Vascular surgeons interested in how to build a stem cell program should plan to attend the upcoming 27th Annual Vascular Research Initiatives Conference (VRIC). Designed to encourage interaction and collaboration between vascular surgeon investigators and scientists from other vascular biology-related disciplines, this year the VRIC is offering a special translational scientific session, “How to Put Together a Stem Cell Program for Therapeutic Angiogenesis: Challenges and Pitfalls.”
“There are new reports showing the value of these stem cell programs and there are many ways to do them,” said Alan Dardik, MD, PhD, VRIC Course Director.
“Instead of reading about these programs in an abstract way in the scientific journals, attendees can learn about stem cell programs firsthand, from experts that are currently performing this type of therapy, and ask their detailed and specific questions in a small group format.”
Experts in the field of stem cell research, all of whom have done stem cell therapy in human patients, have been selected as speakers by the SVS Research and Education Committee and the ATVB Program Committee.
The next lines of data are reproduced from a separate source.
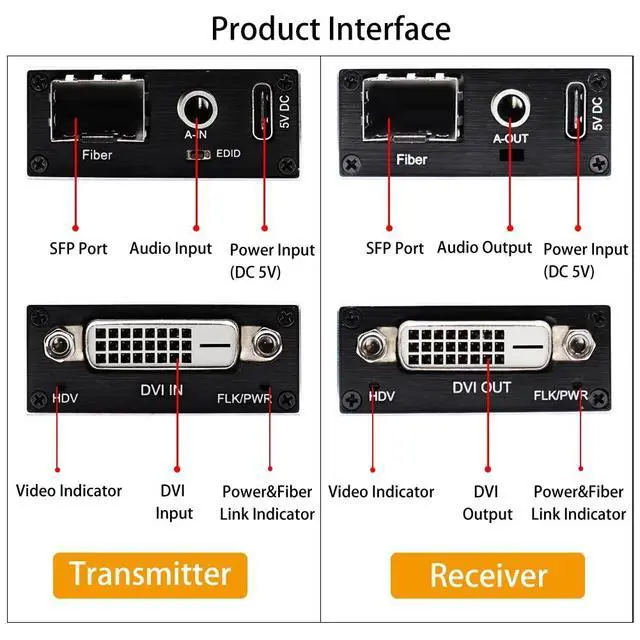 Product Interface

Fiber
A-IN
EDID
5V DC

SFP Port
Audio Input
Power Input (DC 5V)

HDV
DVI IN
FLK/PWR

Video Indicator
DVI Input
Power&Fiber Link Indicator

Transmitter

Fiber
A-OUT
5V DC

SFP Port
Audio Output
Power Input (DC 5V)

HDV
DVI OUT
FLK/PWR

Video Indicator
DVI Output
Power&Fiber Link Indicator

Receiver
These speakers include: Drs. Michael Murphy, Omaida Velazquez, Douglas LoSordo and Richard Powell.
In addition to the translational session, VRIC, to be held April 30 Orlando, Florida, provides an opportunity for vascular surgeon investigators and vascular biologists to participate in this unique scientific collaborative prior to the Arteriosclerosis, Thrombosis, and Vascular Biology (ATVB) Scientific Sessions.
VRIC is aimed at vascular surgeons, vascular biologists, physicians with an interest in vascular disease, vascular surgery trainees, research trainees in vascular surgery and vascular biology, and industry personnel with an interest in vascular disease.
Abstracts can be submitted for VRIC until the Jan. 25 deadline. Selected high-impact abstracts that are presented at the VRIC session may also be invited for presentation by the principal investigator at the SVS 2013 Vascular Annual Meeting®, May 30 – June 1.
“Anyone with an interest in vascular biology and vascular surgery should be at VRIC,” Dr. Dardik said. “Since one of the objectives of VRIC is to stimulate interest in research among aspiring academic vascular surgeons, trainees are especially welcome.”